第2回「石黒 浩」氏
2018年初回のKK適塾として、アンドロイドロボットで著名な石黒浩氏をお迎えしました。先立ちまして、本講座寄附企業の一つである大日本印刷株式会社様からは、情報イノベーション事業部 C&Iセンター 第1マーケティングコミュニケーション本部 ビジネスインキュベーション部 秀英体開発グループ 伊藤正樹氏より、「秀英体」という大日本印刷が有している文字フォントについてお話いただきました。印刷からデジタルに移行する中で、読みやすさを追求してきたその経緯をご説明いただきました。続いて主催者である川崎より、「つくる」という日本産業界の根幹とも言える言葉の説明を通して、これからの情報社会に求められている理解を概論として講演しました。特に、現在の企業では「製品と商品」という言葉の使い分けが極めて曖昧であり、企業のトップでもその言葉を正確に理解している人はおらず、それが、今の日本のものづくりに影響を与えているとのことです。また同様に情報という言葉も、本来の情勢報告という森鴎外の言葉が捻じ曲げられ、間違った方向に向かっているとの概説がありました。

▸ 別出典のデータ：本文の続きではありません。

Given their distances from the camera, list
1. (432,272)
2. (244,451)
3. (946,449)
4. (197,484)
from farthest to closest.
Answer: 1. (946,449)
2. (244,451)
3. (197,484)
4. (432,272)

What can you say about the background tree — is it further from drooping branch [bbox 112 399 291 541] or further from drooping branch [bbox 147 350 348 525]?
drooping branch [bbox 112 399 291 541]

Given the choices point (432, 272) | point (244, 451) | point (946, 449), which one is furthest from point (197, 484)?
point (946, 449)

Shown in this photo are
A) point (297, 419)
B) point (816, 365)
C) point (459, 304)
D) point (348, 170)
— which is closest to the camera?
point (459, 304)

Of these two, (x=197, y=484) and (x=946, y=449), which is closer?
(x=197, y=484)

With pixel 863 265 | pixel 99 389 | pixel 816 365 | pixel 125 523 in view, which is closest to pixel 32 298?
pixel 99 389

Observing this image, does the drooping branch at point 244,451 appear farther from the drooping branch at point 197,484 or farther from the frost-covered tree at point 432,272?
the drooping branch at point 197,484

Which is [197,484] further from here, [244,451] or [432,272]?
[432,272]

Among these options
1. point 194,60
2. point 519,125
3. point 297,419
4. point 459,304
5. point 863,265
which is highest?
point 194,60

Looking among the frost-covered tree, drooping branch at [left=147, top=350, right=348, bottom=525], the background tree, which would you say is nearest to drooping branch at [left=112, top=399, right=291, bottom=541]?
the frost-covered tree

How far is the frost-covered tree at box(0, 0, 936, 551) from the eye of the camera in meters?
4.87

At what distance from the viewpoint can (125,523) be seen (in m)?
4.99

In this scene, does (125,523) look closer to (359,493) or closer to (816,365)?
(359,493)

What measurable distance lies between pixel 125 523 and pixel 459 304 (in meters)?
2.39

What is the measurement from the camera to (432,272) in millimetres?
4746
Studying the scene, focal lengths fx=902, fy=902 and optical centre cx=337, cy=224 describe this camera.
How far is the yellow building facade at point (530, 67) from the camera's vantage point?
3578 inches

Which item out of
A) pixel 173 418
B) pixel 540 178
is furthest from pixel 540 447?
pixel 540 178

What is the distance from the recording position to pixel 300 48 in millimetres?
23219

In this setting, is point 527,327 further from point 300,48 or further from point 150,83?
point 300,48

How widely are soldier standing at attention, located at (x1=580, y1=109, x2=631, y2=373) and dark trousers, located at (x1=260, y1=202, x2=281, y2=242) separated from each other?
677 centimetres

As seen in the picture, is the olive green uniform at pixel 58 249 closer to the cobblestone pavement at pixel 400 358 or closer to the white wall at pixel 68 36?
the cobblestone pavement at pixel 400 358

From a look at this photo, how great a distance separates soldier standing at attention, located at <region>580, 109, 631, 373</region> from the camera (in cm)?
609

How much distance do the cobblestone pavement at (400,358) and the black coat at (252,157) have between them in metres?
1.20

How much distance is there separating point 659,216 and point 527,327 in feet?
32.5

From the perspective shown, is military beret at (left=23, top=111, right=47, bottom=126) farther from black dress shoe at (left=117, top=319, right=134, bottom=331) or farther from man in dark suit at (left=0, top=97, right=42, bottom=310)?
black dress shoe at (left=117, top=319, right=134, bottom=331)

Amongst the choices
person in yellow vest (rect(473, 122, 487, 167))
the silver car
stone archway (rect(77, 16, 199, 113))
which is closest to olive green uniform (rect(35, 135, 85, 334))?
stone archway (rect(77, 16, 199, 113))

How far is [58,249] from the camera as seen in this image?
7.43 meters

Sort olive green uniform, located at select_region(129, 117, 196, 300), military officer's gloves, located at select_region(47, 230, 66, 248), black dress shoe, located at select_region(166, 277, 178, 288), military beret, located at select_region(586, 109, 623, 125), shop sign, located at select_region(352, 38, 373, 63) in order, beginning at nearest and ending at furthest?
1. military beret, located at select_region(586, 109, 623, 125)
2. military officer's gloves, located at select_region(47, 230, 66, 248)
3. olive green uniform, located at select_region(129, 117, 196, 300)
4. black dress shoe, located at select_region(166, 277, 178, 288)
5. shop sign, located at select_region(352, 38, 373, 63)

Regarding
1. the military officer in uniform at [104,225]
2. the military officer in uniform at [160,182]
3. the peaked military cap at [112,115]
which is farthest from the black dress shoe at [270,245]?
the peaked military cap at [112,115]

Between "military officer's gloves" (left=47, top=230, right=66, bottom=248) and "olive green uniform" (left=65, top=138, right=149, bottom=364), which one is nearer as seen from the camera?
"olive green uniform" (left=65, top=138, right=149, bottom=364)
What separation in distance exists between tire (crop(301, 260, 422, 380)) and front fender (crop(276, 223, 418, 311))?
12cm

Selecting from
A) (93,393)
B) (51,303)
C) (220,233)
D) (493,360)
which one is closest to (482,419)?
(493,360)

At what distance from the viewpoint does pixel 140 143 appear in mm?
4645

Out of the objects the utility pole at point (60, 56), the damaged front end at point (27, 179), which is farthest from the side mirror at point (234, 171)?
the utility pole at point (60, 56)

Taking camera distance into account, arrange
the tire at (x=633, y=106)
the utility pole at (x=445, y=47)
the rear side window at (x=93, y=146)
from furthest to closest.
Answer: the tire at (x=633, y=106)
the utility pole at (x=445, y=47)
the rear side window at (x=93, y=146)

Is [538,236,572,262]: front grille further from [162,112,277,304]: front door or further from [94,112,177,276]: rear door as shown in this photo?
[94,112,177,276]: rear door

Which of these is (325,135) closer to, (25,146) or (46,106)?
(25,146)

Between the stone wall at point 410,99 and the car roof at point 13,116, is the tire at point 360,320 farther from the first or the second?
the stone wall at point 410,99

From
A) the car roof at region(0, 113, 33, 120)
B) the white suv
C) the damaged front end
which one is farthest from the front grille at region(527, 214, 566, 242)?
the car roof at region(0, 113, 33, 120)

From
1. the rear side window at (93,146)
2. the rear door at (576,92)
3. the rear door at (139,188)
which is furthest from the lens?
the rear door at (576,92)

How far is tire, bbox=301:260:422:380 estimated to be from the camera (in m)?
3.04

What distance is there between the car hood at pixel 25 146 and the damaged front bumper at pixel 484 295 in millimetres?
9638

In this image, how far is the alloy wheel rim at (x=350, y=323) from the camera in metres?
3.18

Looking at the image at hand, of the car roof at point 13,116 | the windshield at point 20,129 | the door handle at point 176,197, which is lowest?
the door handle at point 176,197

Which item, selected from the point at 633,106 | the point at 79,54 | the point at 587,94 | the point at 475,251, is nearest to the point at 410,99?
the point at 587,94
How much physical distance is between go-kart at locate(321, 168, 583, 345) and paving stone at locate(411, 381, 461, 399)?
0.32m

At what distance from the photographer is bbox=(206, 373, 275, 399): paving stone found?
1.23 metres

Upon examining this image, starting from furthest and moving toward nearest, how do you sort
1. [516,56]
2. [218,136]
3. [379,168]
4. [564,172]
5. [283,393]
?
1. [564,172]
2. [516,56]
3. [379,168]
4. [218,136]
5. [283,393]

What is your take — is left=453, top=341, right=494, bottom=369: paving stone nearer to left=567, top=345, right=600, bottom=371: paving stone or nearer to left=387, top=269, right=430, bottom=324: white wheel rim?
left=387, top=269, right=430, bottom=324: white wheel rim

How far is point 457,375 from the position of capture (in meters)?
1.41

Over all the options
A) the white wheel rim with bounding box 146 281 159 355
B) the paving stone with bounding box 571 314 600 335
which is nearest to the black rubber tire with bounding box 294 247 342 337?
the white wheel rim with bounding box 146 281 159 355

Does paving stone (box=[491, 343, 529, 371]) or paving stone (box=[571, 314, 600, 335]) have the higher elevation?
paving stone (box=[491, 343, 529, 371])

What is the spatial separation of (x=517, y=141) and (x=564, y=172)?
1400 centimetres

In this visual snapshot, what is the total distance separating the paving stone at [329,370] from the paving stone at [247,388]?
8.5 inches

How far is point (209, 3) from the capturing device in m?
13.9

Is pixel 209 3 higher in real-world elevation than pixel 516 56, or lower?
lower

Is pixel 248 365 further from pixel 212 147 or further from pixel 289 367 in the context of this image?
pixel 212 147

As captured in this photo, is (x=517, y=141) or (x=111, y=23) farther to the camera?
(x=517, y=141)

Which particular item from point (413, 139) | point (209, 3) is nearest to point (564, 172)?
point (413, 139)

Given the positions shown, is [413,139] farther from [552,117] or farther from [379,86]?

対談は、アンドロイドの皮を剥がす行為がなぜ人間らしく見えるのか、という話題から始まりました。石黒氏が講演の中で話された制作過程に関することですが、人間は不気味なものに惹きつけられるのではないか、という話から、想像を掻き立てるという内容へ移りました。石黒氏はデザインは「デザインは人の想像を喚起するもの」と考えているそうで、余計な情報を削ぎ落としシンプルにしていくことにより、足りない部分を見る人に補完させるということを考えているそうです。人間の脳は足りな情報をポジティブに補完するそうで、電話越しの相手は綺麗な人だと考える、という例からお示しいただきました。川崎はデザインとアートの違いを、客観と主観によって別れることを説明し、自身が行って来たデザイン賞の審査時の経験なども絡めて話を展開しました。最終的には「意図・欲求」を目指すこれからのロボット開発が、最終的な問題に対する解答を目指すものであるとしてまとめました。
大阪大学 特別教授・ATR石黒浩特別研究室
室長1963年滋賀県生まれ。大阪大学大学院基礎工学研究科システム創成専攻教授・ATR石黒浩特別研究室室長(ATRフェロー)。工学博士。社会で活動できる知的システムを持ったロボットの実現を目指し、これまでにヒューマノイドやアンドロイド、自身のコピーロボットであるジェミノイドなど多数のロボットを開発。2011年大阪文化賞(大阪府・大阪市)受賞、2013年大阪大学特別教授。最先端のロボット研究者として世界的に注目されている。